«Au sujet de la première de ces conditions, mon avis bien positif fut que nous ne pouvions y souscrire, parce qu'aucun de nous n'avait mission pour le faire; parce que la déclaration qu'on nous demandait avait évidemment pour but de nous enchaîner sans retour à la république orientale, dans la lutte qu'elle allait entreprendre contre Rosas, et, par conséquent, de rendre tout arrangement impossible avec lui, ce qui était contraire à l'esprit de nos instructions; parce qu'enfin la position qu'on voulait nous faire prendre semblait nous présenter aux yeux du monde comme les protecteurs d'un État, d'un parti contre un autre, comme nous mêlant des différends, des divisions intestines des peuples de l'Amérique, ce qui n'était ni dans l'intérêt bien entendu de la France, ni dans la manière de voir du gouvernement du roi, si je l'avais bien comprise; que la prudence nous faisait un devoir, au contraire, de demeurer entièrement libres de nos mouvements dans notre lutte contre Rosas; et conséquemment de ne rien promettre, ni même dire, qui pût nous obliger à rester liés un instant de plus que nous ne le voudrions avec l'État oriental.»

Il est évident que le gouvernement français a toujours conservé le droit de traiter avec Buenos-Ayres, indépendamment de la république de Montevideo et des proscrits argentins, qu'il ne s'est jamais considéré comme lié à leur cause, et qu'il l'a toujours hautement proclamé.

Après le point de droit reste le point de fait que je tiens à éclaircir complétement devant la Chambre.

Les instructions de l'honorable M. Thiers à M. de Mackau lui disaient: «Les propositions du gouvernement argentin qui nous ont été transmises récemment par l'amiral Dupotet, ainsi que plusieurs circonstances accessoires, nous conduisent à penser que le président Rosas est enfin disposé à traiter.

«Il faut profiter de cette disposition pour mettre fin à ce long différend. Négocier avec le gouvernement de Rosas est donc votre premier soin en arrivant dans le Rio de la Plata.

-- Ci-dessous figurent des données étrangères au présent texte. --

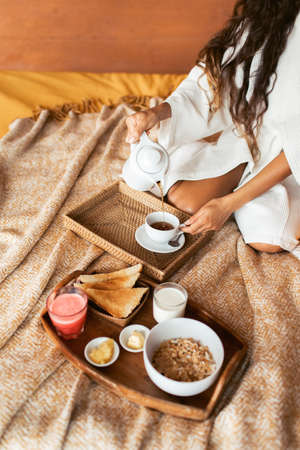 Healthy breakfast in bed with granola, crispy toast, butter, milk and watermelon juice. Woman pouring hot tea in cup on wooden tray.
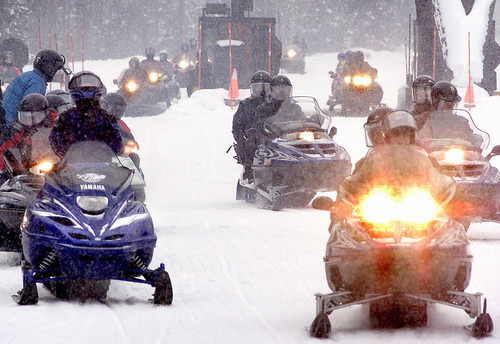 ** FILE ** Snowmobilers pass through the west entrance to Yellowstone National Park, Jan. 3, 2002, in West Yellowstone, Mont. A federal appeals court directed the Environmental Protection Agency on Friday, May 24, 2002, to rework its plan to cut pollution in national parks caused by power plants and other sources, saying part of its 1999 regulation was unlawful. (AP Photo/Bozeman Daily Chronicle, Deirdre Eitel, File)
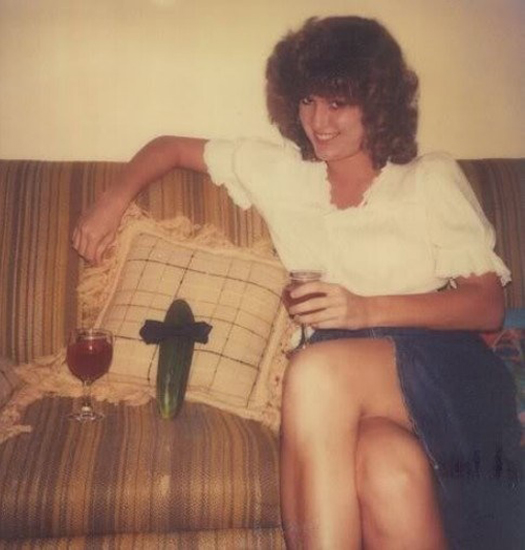 Woman on couch with cucumber Bad Family Photos Funny Family Pics Awkward Family Photos crazy weird bad tattoos worst tattoos stupid people Family Party ideas strange ugly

«Toutefois, il y a deux cas dans lesquels vous seriez dispensé d'en agir ainsi. Le premier est celui où, le parti de Lavalle et Ribera ayant triomphé de Rosas, vous ne seriez plus en présence que de nos alliés victorieux; c'est avec eux alors que vous auriez à traiter, et la chose ne devrait plus présenter de difficultés. Le second cas est celui où le général Lavalle, avec ou sans Ribera, serait si près du but qu'il y aurait presque certitude du succès.»

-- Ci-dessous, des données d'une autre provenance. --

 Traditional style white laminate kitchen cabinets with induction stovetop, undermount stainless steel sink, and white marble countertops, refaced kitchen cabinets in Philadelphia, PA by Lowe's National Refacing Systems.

Il est clair qu'au moment où M. l'amiral de Mackau est arrivé, Lavalle n'avait pas triomphé, et qu'il n'était pas près d'atteindre le but; il en était bien loin, car il avait abandonné la province de Buenos-Ayres, dans laquelle il était entré avec l'espoir d'y exciter une prompte insurrection, et de triompher facilement de Rosas. L'insurrection n'avait pas eu lieu, Lavalle n'avait pu livrer bataille à Rosas, il avait été obligé de s'éloigner de Buenos-Ayres à plus de cent lieues vers le nord. M. l'amiral de Mackau ne trouvait donc pas les affaires près de leur solution au profit de Lavalle. Il n'y en a pas de meilleure preuve que la lettre que Lavalle lui-même écrivait à M. de Martigny le 17 août 1840:

«Mon estimable ami, de San Pedro l'armée s'est dirigée sur la villa de Arrecifes, dans l'intention de se bien monter et de grossir ses rangs. Là elle s'est divisée en deux corps principaux et deux forts détachements, et a exécuté ensuite une marche divergente jusqu'à la hauteur d'Areco, et convergente à partir de ce point jusqu'au quartier général actuel, où elle s'est réunie tout entière ce soir, après s'être bien remontée et avoir augmenté sa cavalerie de plus de 400 hommes.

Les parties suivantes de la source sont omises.